Although tempted, I did not add sorting or filtering on the weight field, because it would give erroneous results if someone used multiple weight units. Some complex SQL could do the unit conversion, but that's an issue for another day.

This is a big step toward replacing the built-in reports with Views.

This needs a few more comments. If this approach looks good, let me know, and I'll make another patch with finished documentation.

longwave’s picture

This looks good to me. I agree with adding the total weight field, and thanks for adding the sort and filter handlers. I am not even sure any more comments are needed, but if you have some more docs to add please do.

For weight conversion, I think perhaps we could handle it in SQL with a lookup table that contains all the conversion constants and JOINs and WHEREs to select the conversion for every row, but that's for another issue.

DanZ’s picture

Ok, here it is with the updated comments.

DanZ’s picture

This makes the new field names more consistent.

Are the names of all the handlers OK? The handler for total_weight is uc_order_handler_field_weight_total because it extends uc_product_handler_field_weight, but then we have total_weight and weight_total.
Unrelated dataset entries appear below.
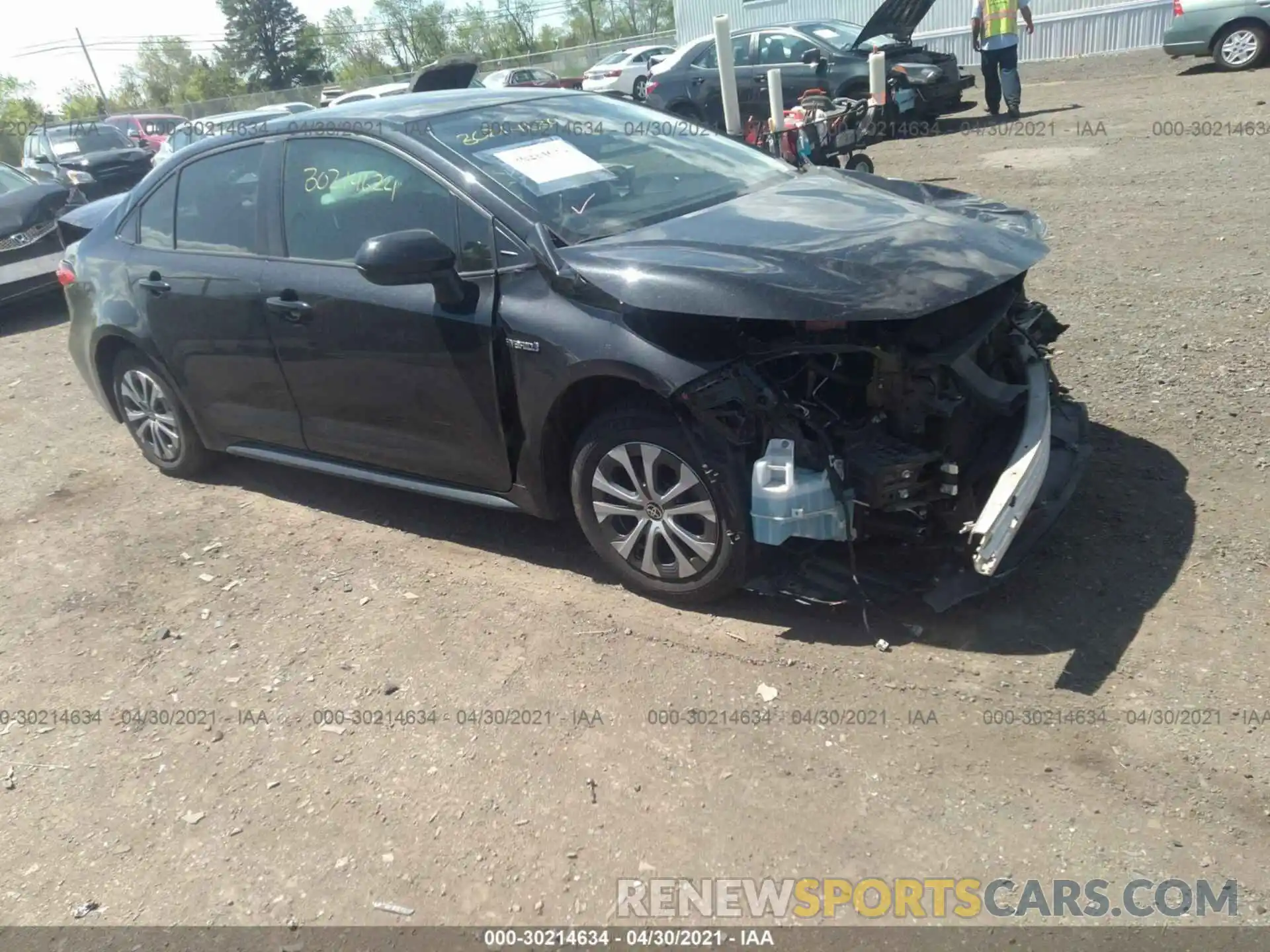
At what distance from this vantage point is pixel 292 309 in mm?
4312

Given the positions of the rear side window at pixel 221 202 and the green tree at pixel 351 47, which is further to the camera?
the green tree at pixel 351 47

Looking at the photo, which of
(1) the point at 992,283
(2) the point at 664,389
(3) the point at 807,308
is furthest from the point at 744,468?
(1) the point at 992,283

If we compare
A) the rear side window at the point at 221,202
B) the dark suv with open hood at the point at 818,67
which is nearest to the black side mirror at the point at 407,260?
the rear side window at the point at 221,202

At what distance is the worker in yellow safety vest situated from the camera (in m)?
13.7

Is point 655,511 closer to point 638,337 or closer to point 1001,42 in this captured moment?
point 638,337

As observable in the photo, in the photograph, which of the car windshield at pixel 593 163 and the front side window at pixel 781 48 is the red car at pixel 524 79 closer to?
the front side window at pixel 781 48

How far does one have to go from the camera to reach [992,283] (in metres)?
3.35

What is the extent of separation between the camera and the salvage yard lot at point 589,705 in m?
2.72

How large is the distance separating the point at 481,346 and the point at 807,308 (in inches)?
50.1

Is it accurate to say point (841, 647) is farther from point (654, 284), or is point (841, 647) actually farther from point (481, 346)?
point (481, 346)

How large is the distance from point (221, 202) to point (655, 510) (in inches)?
104

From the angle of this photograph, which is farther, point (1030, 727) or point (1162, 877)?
point (1030, 727)

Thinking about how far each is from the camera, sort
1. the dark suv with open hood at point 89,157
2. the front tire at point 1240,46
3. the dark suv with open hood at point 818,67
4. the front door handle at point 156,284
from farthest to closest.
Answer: the front tire at point 1240,46 < the dark suv with open hood at point 818,67 < the dark suv with open hood at point 89,157 < the front door handle at point 156,284

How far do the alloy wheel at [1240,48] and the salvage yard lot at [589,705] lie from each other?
39.1 feet
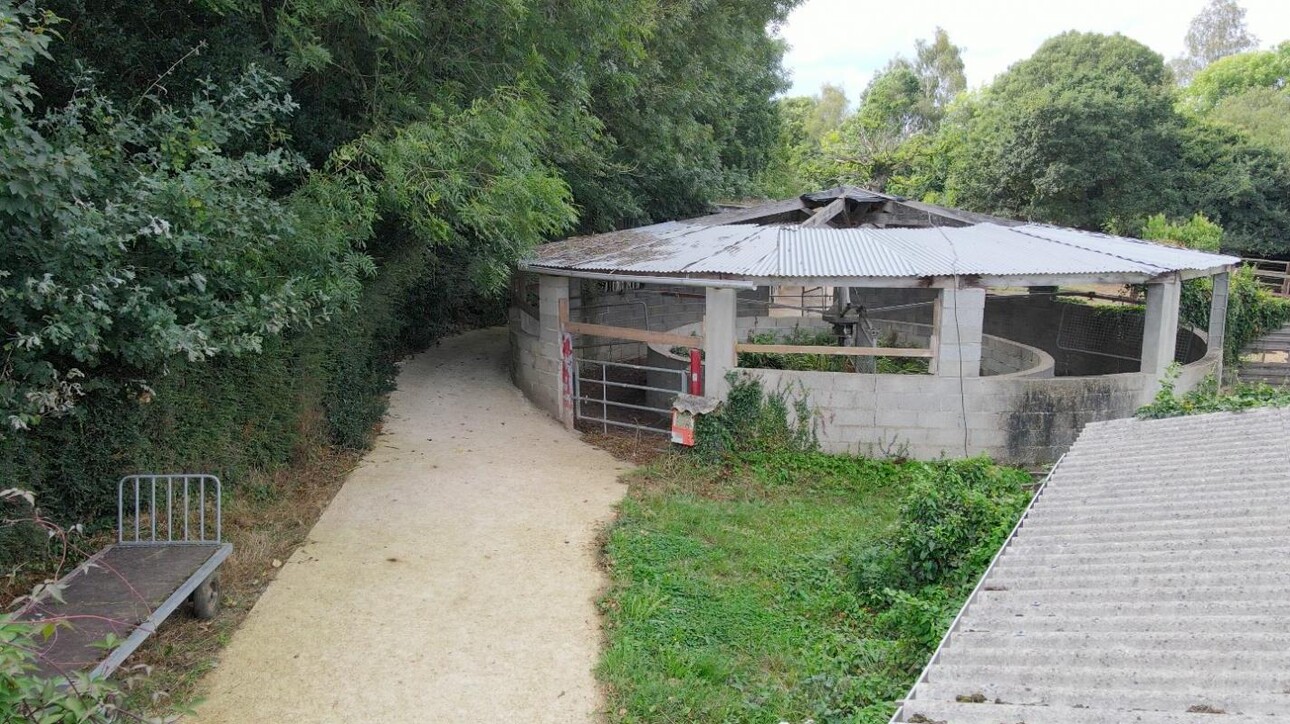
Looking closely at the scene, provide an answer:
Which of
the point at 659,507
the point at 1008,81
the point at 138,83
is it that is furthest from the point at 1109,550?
the point at 1008,81

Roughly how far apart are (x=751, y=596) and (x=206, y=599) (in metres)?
4.18

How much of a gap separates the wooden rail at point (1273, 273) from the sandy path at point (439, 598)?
910 inches

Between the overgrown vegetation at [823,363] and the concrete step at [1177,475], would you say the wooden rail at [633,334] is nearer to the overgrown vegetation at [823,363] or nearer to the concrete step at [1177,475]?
the overgrown vegetation at [823,363]

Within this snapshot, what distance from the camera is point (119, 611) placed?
17.1 feet

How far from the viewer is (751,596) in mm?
7211

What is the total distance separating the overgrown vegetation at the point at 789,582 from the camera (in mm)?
5664

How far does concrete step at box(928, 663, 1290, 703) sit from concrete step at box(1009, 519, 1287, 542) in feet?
5.17

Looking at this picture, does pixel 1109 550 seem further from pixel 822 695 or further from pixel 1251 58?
pixel 1251 58

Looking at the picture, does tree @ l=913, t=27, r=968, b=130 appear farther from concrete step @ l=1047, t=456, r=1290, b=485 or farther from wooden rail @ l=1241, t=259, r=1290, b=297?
concrete step @ l=1047, t=456, r=1290, b=485

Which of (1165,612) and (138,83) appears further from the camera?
(138,83)

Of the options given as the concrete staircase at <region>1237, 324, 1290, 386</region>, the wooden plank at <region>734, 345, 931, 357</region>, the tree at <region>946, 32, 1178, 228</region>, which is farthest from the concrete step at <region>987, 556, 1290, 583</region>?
the tree at <region>946, 32, 1178, 228</region>

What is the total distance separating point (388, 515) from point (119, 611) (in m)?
3.83

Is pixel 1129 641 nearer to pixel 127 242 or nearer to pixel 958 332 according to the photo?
pixel 127 242

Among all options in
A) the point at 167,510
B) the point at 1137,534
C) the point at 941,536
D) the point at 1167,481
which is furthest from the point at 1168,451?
the point at 167,510
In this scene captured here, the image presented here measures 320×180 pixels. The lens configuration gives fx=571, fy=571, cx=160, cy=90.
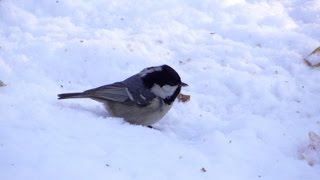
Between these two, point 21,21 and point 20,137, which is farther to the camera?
point 21,21

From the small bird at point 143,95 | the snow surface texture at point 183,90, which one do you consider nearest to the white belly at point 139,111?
the small bird at point 143,95

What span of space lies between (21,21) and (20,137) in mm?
2956

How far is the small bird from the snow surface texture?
6.5 inches

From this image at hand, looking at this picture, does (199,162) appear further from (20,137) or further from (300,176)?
(20,137)

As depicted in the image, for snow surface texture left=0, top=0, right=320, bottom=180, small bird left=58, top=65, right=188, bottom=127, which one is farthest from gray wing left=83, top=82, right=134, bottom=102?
snow surface texture left=0, top=0, right=320, bottom=180

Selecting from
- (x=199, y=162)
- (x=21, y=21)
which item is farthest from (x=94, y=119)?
(x=21, y=21)

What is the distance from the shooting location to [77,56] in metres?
6.32

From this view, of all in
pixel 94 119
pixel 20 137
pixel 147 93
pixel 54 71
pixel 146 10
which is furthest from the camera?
pixel 146 10

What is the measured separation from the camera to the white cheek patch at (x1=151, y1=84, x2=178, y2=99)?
5352 mm

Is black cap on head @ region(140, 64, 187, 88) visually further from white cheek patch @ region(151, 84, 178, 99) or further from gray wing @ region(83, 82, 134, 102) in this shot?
gray wing @ region(83, 82, 134, 102)

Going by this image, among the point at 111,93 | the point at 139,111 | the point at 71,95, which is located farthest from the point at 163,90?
the point at 71,95

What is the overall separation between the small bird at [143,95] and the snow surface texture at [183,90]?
0.17 meters

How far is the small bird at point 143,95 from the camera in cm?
529

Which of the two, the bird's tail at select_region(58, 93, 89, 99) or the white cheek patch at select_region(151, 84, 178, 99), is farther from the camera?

If we change it to uc_product_handler_field_total_weight, we should probably change uc_order_handler_field_money_total to uc_order_handler_field_total_money.

DanZ’s picture

longwave’s picture

Status: Needs review » Fixed

The handler names are fine by me. The class names are only used internally, or in the case where a developer wants to extend them, so as long as they are reasonably consistent it doesn't matter too much.

Committed to 7.x-3.x, as always thanks for your help with this.

DanZ’s picture

You're welcome, as always.

Is it worth adding the fields as computed properties of the entity? That would make them available to Rules, etc., without needing a programmed Rules condition. However, I don't personally have a need for this outside of Views.

Ordered Product entities should be fieldable. There are some edge use cases that would work best with Computed Fields, and that module only works on fieldable entities. I'll make a separate issue for that.

Status: Fixed » Closed (fixed)

Automatically closed -- issue fixed for 2 weeks with no activity.